Cette conclusion sur l’aspect relatif et contextuel de la théorie du choix social pourrait être perçue comme une défaite par ceux qui sont en quête d’absolu, d’autant plus que Sen (1970, p. 200) prône avec insistance l’étude des procédures de choix de type « impur » :

‘si les systèmes « purs » de choix collectif tendent à être plus attirants pour les études théoriques concernant les décisions sociales, ils ne sont souvent pas les systèmes les plus utiles à étudier. Gardant cela à l’esprit, ce livre a été plus concerné par les « impuretés » de divers types, e.g. la comparabilité interpersonnelle partielle […], la cardinalité partielle […], les domaines restreints […], l’indifférence sociale intransitive […], la préférence sociale incomplète […], etc. Les procédures pures, qui sont plus connues, semblent être les cas limités de ces systèmes impurs.’

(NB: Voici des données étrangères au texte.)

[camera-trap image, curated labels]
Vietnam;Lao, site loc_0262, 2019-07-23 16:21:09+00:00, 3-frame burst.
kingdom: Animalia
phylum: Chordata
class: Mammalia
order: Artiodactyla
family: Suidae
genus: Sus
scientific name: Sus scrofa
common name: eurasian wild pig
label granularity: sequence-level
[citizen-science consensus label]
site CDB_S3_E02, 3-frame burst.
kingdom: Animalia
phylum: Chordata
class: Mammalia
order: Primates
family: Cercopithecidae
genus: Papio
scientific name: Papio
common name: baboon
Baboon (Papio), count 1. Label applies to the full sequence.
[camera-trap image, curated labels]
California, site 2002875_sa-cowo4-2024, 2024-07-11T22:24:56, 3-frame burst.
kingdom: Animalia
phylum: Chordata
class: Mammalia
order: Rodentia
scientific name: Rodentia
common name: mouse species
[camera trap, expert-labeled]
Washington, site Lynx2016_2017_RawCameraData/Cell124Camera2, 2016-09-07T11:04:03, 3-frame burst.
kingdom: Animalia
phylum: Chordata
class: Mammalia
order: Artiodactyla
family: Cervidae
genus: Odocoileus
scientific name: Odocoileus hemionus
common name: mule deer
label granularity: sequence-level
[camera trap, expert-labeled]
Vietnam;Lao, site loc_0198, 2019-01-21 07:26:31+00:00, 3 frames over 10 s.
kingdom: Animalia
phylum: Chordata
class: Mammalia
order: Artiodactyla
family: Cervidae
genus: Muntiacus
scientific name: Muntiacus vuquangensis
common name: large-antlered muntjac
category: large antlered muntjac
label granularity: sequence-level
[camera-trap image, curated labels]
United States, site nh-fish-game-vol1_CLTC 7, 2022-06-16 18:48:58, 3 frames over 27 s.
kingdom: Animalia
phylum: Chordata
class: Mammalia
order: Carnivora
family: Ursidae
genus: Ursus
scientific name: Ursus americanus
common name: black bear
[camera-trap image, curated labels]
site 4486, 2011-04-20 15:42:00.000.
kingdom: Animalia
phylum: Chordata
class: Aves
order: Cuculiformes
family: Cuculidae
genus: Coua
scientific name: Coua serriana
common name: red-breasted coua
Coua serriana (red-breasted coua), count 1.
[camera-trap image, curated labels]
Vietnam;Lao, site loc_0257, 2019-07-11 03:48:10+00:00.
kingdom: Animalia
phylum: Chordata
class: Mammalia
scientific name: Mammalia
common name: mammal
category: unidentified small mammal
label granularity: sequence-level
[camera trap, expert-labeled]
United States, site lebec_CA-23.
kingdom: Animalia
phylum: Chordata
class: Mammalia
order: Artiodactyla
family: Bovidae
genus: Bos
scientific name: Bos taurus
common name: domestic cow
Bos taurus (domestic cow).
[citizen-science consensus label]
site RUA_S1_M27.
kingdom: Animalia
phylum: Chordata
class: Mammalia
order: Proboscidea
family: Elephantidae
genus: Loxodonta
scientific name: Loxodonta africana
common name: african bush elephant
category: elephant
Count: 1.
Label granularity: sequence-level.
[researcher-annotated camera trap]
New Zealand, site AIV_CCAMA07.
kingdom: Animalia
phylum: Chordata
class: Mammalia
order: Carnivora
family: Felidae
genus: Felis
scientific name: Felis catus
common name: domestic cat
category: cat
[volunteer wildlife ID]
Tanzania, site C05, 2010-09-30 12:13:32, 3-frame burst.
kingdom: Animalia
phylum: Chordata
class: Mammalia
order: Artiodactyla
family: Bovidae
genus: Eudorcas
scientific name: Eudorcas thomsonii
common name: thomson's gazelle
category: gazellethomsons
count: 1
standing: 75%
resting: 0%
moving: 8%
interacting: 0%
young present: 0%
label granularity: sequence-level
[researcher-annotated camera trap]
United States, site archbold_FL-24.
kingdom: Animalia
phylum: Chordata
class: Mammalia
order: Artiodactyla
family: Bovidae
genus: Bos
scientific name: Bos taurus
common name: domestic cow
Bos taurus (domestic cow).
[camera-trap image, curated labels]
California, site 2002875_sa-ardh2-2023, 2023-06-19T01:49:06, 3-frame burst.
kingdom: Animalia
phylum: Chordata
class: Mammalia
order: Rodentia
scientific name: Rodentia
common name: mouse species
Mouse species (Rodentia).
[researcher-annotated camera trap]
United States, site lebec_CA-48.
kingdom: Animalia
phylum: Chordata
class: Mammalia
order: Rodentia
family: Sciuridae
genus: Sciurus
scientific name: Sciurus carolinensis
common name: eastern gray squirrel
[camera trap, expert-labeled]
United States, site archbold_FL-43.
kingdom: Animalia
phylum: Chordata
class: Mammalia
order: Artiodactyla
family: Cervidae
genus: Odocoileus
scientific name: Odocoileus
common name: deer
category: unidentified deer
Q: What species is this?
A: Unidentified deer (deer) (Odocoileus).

En un sens, Sen rapproche la recherche en théorie du choix social d’une philosophie de la connaissance pragmatiste qui, comme l’écrit Cometti (1994, p. 396), « s’est détournée des conceptions qui tendent à privilégier la quête d’un fondement dans l’absolu, ou celle d’un modèle de la raison déterminant a priori les possibilités de la recherche et de la ‘découverte’ ». Toutefois, l’héritage méthodologique de la théorie du choix social, qui marque sans aucun doute les contributions de Sen, est à l’origine d’une certaine tension avec sa tendance à prôner le pragmatisme — bien qu’il ne s’agisse pas d’une référence explicite ou même consciente. Cette tension se manifeste notamment dans sa persistance à effectuer des généralisations analytiques, utilisant les concepts hors d’un contexte historique et social (Fine, 2001, p. 15).

Notes
229.

 Remarquons que si Blaug semble d’accord avec Sen pour dire que la plupart des jugements de valeur sont non basics — et qu’en ce sens ils sont discutables et révisables —, il y a toutefois une ambiguïté dans la manière d’interpréter la méthode prônée par Sen pour infléchir un jugement. Blaug envisage de persuader les émetteurs du jugement « que les faits sont autres que ceux qu’ils croient », ce qui laisse penser que le jugement est « faux » parce qu’il se fonde sur des faits mal compris. Or, à aucun moment, on ne rencontre cette idée chez Sen. Pour lui, comme nous l’avons vu, la manière pertinente de discuter ce type de jugements n’est pas de considérer les cas qui violent ces conditions, mais plutôt de considérer des faits complémentaires et jusque là ignorés par le jugement. Il ne s’agit pas de montrer que le jugement est « faux », mais qu’il se fonde sur une information incomplète, et donc biaisée.

230.

 Notons que dans son ouvrage de 1973, On Economic Inequality, Sen introduit cette notion de jugement non compulsif pour évoquer les comparaisons de répartition du revenu habituellement effectuées. Il est vrai que les économistes qui s’intéressent à la question des inégalités sont peut-être plus enclins à concevoir qu’ils se fondent sur des jugements de valeur et que ceux-ci peuvent entrer en concurrence avec d’autres. Sen (1973a, p. 61) prend l’exemple d’une courbe de Lorenz plus haute qu’une autre, amenant généralement les économistes à conclure qu’il s’agit d’une meilleure répartition du revenu. Cependant, il s’agit d’une raison prima facie de croire cela, et des arguments contraires peuvent exister ; il cite notamment l’évolution du revenu moyen. Les aspects normatifs et descriptifs de la notion d’inégalité, quelle qu’en soit sa formulation, sont assez visiblement entremêlés.